------ Texto para análise ------
TATUAGEM
(Tatuagem, 2013, Rec Produtores Associados Ltda., 110min) Direção e
roteiro: Hilton Lacerda. Fotografia: Ivo Lopes Araújo. Montagem: Mair
Tavares. Música: DJ Dolores, Johnny Hooker. Figurino: Christiana
Garrido. Direção de arte: Renata Pinheiro. Produção executiva: Nara
Aragão. Produção: João Vieira Jr.. Elenco: Irandhir Santos, Jesuíta
Barbosa, Rodrigo Garcia, Sylvia Prado, Sílvio Restiffe. Estreia:
15/11/13
Ditadura militar X liberdades individuais e
culturais. Repressão X transgressão. Apolo X Dionísio. Violência X
amor. Todas essas batalhas, travadas nas ruas, nas camas, nas boates e
nas mentes, estão presentes em "Tatuagem", primeiro longa-metragem do
pernambucano Hilton Lacerda, conhecido pelo roteiro de alguns dos mais
radicais filmes brasileiros da safra pós-"Cidade de Deus", como os
polêmicos "Amarelo manga", "Baixio das bestas" e "A febre do rato",
todos dirigidos por Cláudio Assis. Em sua estreia como cineasta, ele não
vai tão fundo quanto Assis na provocação estética, mas é extremamente
bem-sucedido na sua missão de louvar um estilo de vida que, mais do que
simplesmente desafiar as convenções sociais e morais de uma época negra
na história do país, batia de frente com a truculência do Estado.
Libertário, propositalmente exagerado e debochado sem ser bobo,
"Tatuagem" é um tapa na cara da hipocrisia ao mesmo tempo em que é um
belo documento sobre a liberdade.
------
• [Enunciado 1]: Resuma em duas frases a resenha do filme "Tatuagem" apresentada acima.
• [Enunciado 2]: Dê prosseguimento à resenha do filme "Tatuagem", redigindo o trecho que viria logo após a sua última frase.
------ Registros de dados ------
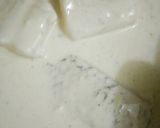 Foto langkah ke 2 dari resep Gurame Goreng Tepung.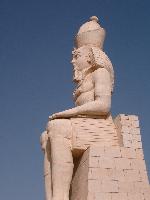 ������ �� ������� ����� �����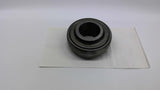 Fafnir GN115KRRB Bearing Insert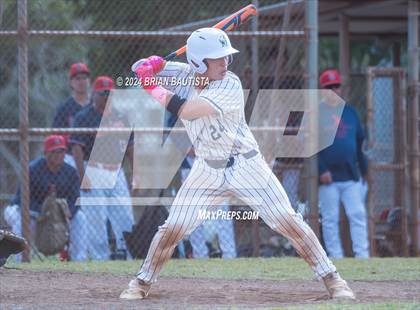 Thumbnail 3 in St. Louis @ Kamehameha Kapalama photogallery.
------
------ Registros de dados ------
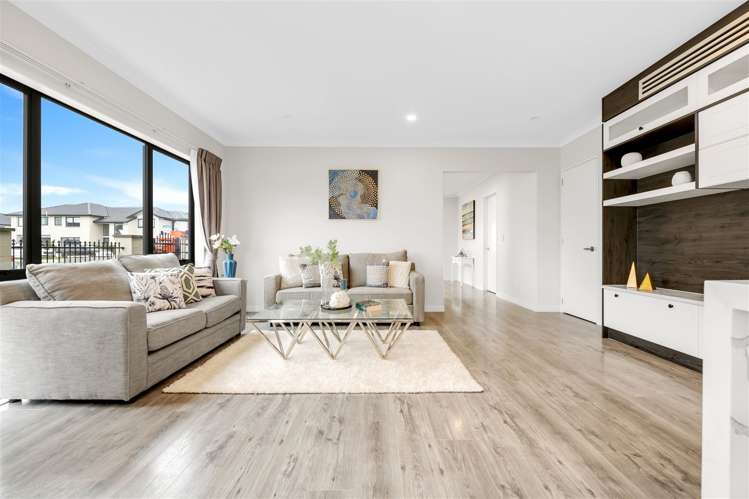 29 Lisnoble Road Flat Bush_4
------
------ Registros de dados ------
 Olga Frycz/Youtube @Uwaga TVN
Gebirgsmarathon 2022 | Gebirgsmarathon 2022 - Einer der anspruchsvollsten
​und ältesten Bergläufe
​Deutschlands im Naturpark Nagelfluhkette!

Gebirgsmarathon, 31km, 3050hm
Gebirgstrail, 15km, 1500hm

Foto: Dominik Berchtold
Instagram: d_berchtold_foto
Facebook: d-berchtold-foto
------
• [Resposta 1]: "Tatuagem", primeiro longa-metragem do pernambucano Hilton Lacerda, conhecido como roteirista de filmes radicais dirigidos por Cláudio Assis, reúne embates como ditadura militar e liberdades individuais, repressão e transgressão, violência e amor. Embora não vá tão fundo quanto Assis na provocação estética, o filme louva com êxito um estilo de vida que desafiava as convenções da época e enfrentava a truculência do Estado, sendo ao mesmo tempo um tapa na cara da hipocrisia e um belo documento sobre a liberdade.

• [Resposta 2]:
Livre das amarras
e das obrigações de ser uma produção de viés puramente comercial -
leia-se sem o apoio e as imposições da Globo Filmes - "Tatuagem" é um
filme marginal que retrata personagens marginais e os eleva à posição de
heróis. Sua marginalidade, porém, não é pejorativa. Os protagonistas do
filme são marginais porque escolheram viver à margem de uma sociedade
doente, hipócrita e cega às atrocidades de uma ditadura militar que
cerceou todo e qualquer direito à liberdade de expressão. É por sua
coragem de desafiar o status quo que Clécio (Irandhir Santos,
fabuloso como sempre) é o líder de um grupo de artistas que brinca com o
perigo, com apresentações ousadas que cutucam o governo, a família e
quem quer que represente a autoridade. Criativo e apaixonado pela arte
do teatro, ele e seus colegas - um grupo que inclui o desaforado Paulete
(Rodrigo García) - dividem uma espaçosa casa na Recife de 1978, já nos
estertores da repressão, e frequentemente se vê obrigado a lutar pela
liberação de seus espetáculos, recheados de palavrões, nudez e tudo
aquilo que provoca arrepios nos lares tradicionais. Sua rotina se
transforma, porém, quando ele conhece e se apaixona por alguém que pode
representar seu fim.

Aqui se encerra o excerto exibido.